▸ **Short problem**: Rewrite all of the material below with every occurrence of "camera" swapped for "viewer", changing nothing else, and leave the pictures out of your answer.
==== Listed entries
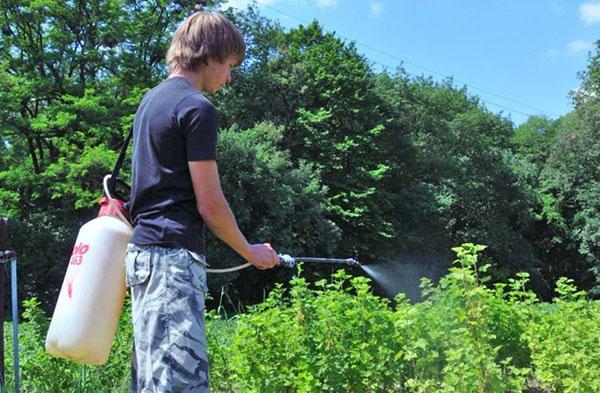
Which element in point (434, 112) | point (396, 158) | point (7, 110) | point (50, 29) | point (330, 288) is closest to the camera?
point (330, 288)

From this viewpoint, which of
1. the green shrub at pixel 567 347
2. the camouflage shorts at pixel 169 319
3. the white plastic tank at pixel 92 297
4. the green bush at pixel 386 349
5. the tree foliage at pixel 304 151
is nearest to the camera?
the camouflage shorts at pixel 169 319

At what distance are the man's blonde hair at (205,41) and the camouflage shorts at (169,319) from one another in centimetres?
66

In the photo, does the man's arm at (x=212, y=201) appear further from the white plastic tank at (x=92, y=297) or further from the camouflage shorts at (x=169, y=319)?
the white plastic tank at (x=92, y=297)

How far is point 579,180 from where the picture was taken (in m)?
28.0

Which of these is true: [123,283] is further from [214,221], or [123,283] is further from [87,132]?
[87,132]

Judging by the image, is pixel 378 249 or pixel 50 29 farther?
pixel 378 249

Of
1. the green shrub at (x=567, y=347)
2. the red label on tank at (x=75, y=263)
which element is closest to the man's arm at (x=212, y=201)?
the red label on tank at (x=75, y=263)

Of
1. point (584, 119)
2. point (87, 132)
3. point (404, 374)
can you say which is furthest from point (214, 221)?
point (584, 119)

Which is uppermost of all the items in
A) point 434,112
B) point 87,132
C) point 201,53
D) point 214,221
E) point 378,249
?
point 434,112

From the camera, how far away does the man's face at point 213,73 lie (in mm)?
2160

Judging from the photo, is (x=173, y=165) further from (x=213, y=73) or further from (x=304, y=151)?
(x=304, y=151)

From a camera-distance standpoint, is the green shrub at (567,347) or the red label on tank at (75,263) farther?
the green shrub at (567,347)

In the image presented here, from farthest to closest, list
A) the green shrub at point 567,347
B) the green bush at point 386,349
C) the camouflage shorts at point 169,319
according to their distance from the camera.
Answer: the green shrub at point 567,347
the green bush at point 386,349
the camouflage shorts at point 169,319

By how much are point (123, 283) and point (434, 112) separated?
28.5 meters
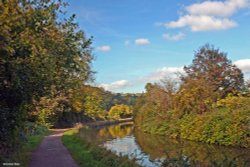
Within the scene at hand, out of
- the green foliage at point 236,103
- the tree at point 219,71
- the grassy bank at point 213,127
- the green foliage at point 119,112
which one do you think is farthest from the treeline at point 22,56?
the green foliage at point 119,112

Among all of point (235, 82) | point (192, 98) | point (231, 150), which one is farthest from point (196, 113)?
point (235, 82)

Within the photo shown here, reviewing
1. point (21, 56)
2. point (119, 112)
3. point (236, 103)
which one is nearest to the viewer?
point (21, 56)

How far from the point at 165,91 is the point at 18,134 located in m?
35.0

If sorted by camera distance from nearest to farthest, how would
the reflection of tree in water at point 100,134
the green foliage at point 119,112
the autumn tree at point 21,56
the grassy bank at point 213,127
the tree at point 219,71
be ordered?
1. the autumn tree at point 21,56
2. the grassy bank at point 213,127
3. the reflection of tree in water at point 100,134
4. the tree at point 219,71
5. the green foliage at point 119,112

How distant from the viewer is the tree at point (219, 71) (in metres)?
55.1

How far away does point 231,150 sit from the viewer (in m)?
28.1

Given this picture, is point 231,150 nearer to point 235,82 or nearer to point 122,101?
point 235,82

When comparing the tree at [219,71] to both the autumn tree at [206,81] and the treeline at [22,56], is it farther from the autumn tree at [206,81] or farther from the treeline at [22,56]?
the treeline at [22,56]

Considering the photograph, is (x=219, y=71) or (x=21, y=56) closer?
(x=21, y=56)

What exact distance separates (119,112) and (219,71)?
187 feet

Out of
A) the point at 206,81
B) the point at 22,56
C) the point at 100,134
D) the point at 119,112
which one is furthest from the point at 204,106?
the point at 119,112

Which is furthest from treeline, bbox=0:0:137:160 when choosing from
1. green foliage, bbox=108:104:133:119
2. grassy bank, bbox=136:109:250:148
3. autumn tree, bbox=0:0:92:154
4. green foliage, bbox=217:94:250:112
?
green foliage, bbox=108:104:133:119

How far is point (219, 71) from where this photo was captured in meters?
55.9

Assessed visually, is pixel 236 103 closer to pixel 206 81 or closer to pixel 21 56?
pixel 206 81
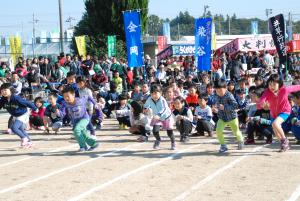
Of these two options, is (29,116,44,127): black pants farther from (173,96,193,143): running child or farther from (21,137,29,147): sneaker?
(173,96,193,143): running child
========
▸ **Answer for the task**:
Which element in point (434, 112) | point (396, 158) | point (7, 110) | point (50, 29) | point (330, 288) is closest to the viewer?
point (330, 288)

From this viewpoint, which of
1. the green shrub at pixel 567 347
2. the camouflage shorts at pixel 169 319
3. the white plastic tank at pixel 92 297
4. the green bush at pixel 386 349
5. the tree foliage at pixel 304 151
is nearest to the viewer?
the camouflage shorts at pixel 169 319

At what distance are the man's blonde hair at (205,41) and the camouflage shorts at (169,319) from one another in centimetres?
66

In the photo, does the man's arm at (x=212, y=201) appear further from the white plastic tank at (x=92, y=297) or further from the camouflage shorts at (x=169, y=319)?
the white plastic tank at (x=92, y=297)

How far is point 579,180 from where the picture was taken (in m)?
28.0

Which of these is true: [123,283] is further from [214,221], or [123,283] is further from [87,132]?
[87,132]

Judging by the image, is pixel 378 249 or pixel 50 29 farther?
pixel 378 249

Of
1. the green shrub at (x=567, y=347)
2. the red label on tank at (x=75, y=263)
which element is closest to the man's arm at (x=212, y=201)?
the red label on tank at (x=75, y=263)

Of
1. point (584, 119)
2. point (87, 132)
3. point (404, 374)
can you say which is furthest from point (214, 221)?
point (584, 119)

Which is uppermost of all the items in
A) point 434,112
B) point 87,132
C) point 201,53
D) point 214,221
E) point 378,249
?
point 434,112

From the viewer, how far away does the man's face at point 213,73 lie (in mm)?
2160

Judging from the photo, is (x=173, y=165) further from (x=213, y=73) or further from (x=304, y=151)?
(x=304, y=151)

From a viewer-distance standpoint, is the green shrub at (567,347) or the red label on tank at (75,263) farther?
the green shrub at (567,347)

In the image presented here, from farthest to closest, list
A) the green shrub at point 567,347
B) the green bush at point 386,349
C) the camouflage shorts at point 169,319
according to their distance from the viewer.
Answer: the green shrub at point 567,347
the green bush at point 386,349
the camouflage shorts at point 169,319

By how much are point (123, 283) and point (434, 112) separated?
28.5 meters
Within the scene at hand, out of
- the green foliage at point 236,103
- the tree at point 219,71
- the grassy bank at point 213,127
- the green foliage at point 119,112
which one do you think is farthest from the treeline at point 22,56?
the green foliage at point 119,112

Among all of point (235, 82) | point (192, 98) | point (231, 150), which one is farthest from point (196, 113)?
point (235, 82)

Within the photo shown here, reviewing
1. point (21, 56)
2. point (119, 112)
3. point (236, 103)
which one is nearest to the viewer?
point (21, 56)

How far from the point at 165,91 is the point at 18,134 located in m?
35.0

If sorted by viewer distance from nearest to farthest, how would
the reflection of tree in water at point 100,134
the green foliage at point 119,112
the autumn tree at point 21,56
the grassy bank at point 213,127
the tree at point 219,71
be ordered?
1. the autumn tree at point 21,56
2. the grassy bank at point 213,127
3. the reflection of tree in water at point 100,134
4. the tree at point 219,71
5. the green foliage at point 119,112

How distant from the viewer is the tree at point (219, 71) (in metres)?
55.1

How far away does point 231,150 sit from the viewer (in m)?
28.1

Given this picture, is point 231,150 nearer to point 235,82 or nearer to point 122,101?
point 235,82

When comparing the tree at [219,71] to both the autumn tree at [206,81] and the treeline at [22,56], is it farther from the autumn tree at [206,81] or farther from the treeline at [22,56]?
the treeline at [22,56]

Considering the photograph, is (x=219, y=71) or (x=21, y=56) closer?
(x=21, y=56)

What exact distance separates (119,112) and (219,71)?
187 feet

Out of
A) the point at 206,81
B) the point at 22,56
C) the point at 100,134
D) the point at 119,112
which one is furthest from the point at 204,106?
the point at 119,112

Which is furthest from treeline, bbox=0:0:137:160 when choosing from
1. green foliage, bbox=108:104:133:119
2. grassy bank, bbox=136:109:250:148
3. autumn tree, bbox=0:0:92:154
4. green foliage, bbox=217:94:250:112
?
green foliage, bbox=108:104:133:119

How far is point (219, 71) from where this photo was captured in meters?
55.9

Assessed visually, is pixel 236 103 closer to pixel 206 81 or closer to pixel 21 56?
pixel 206 81
Of these two options, is (29,116,44,127): black pants farther from (173,96,193,143): running child or farther from (21,137,29,147): sneaker?
(173,96,193,143): running child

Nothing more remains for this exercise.